(Collected data)
/---
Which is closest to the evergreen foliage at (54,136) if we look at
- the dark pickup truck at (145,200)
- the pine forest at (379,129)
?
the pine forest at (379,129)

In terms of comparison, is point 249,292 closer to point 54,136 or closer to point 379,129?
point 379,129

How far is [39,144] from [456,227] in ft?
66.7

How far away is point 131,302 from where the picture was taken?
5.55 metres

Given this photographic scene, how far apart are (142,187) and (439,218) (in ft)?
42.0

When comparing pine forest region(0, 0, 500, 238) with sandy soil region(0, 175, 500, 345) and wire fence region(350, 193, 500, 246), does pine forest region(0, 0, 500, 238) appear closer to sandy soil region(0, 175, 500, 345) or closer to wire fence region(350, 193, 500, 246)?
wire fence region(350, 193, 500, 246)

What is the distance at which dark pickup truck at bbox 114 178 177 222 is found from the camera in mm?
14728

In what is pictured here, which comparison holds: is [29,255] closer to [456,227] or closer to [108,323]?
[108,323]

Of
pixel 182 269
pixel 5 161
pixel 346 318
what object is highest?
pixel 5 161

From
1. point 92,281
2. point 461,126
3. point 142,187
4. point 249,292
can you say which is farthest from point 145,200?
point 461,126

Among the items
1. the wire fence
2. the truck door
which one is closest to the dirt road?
\---
/---
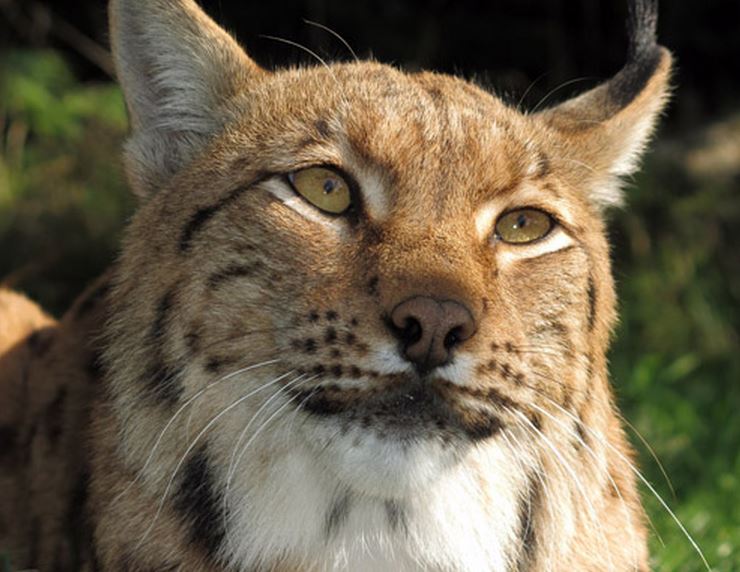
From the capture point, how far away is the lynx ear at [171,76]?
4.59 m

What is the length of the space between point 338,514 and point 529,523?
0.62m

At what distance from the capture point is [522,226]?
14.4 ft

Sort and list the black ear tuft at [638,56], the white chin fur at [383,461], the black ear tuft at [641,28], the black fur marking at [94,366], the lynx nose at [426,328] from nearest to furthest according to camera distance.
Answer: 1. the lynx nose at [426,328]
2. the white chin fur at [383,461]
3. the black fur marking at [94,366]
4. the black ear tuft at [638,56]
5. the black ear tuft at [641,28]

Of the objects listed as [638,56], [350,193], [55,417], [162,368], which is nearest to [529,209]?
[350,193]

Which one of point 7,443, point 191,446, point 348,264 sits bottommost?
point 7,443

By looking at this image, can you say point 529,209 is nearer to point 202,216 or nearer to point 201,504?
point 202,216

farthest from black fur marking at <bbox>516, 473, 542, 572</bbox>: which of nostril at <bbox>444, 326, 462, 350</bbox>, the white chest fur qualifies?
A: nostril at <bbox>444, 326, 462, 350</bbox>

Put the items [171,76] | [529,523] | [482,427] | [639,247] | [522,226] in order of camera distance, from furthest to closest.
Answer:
\---
Gather every line in the records that contains the string "pickup", and copy each one out in full.

• **Task result**:
- the dark pickup truck at (145,200)
What is the distance at which dark pickup truck at bbox 114 178 177 222 is found from the camera in mm?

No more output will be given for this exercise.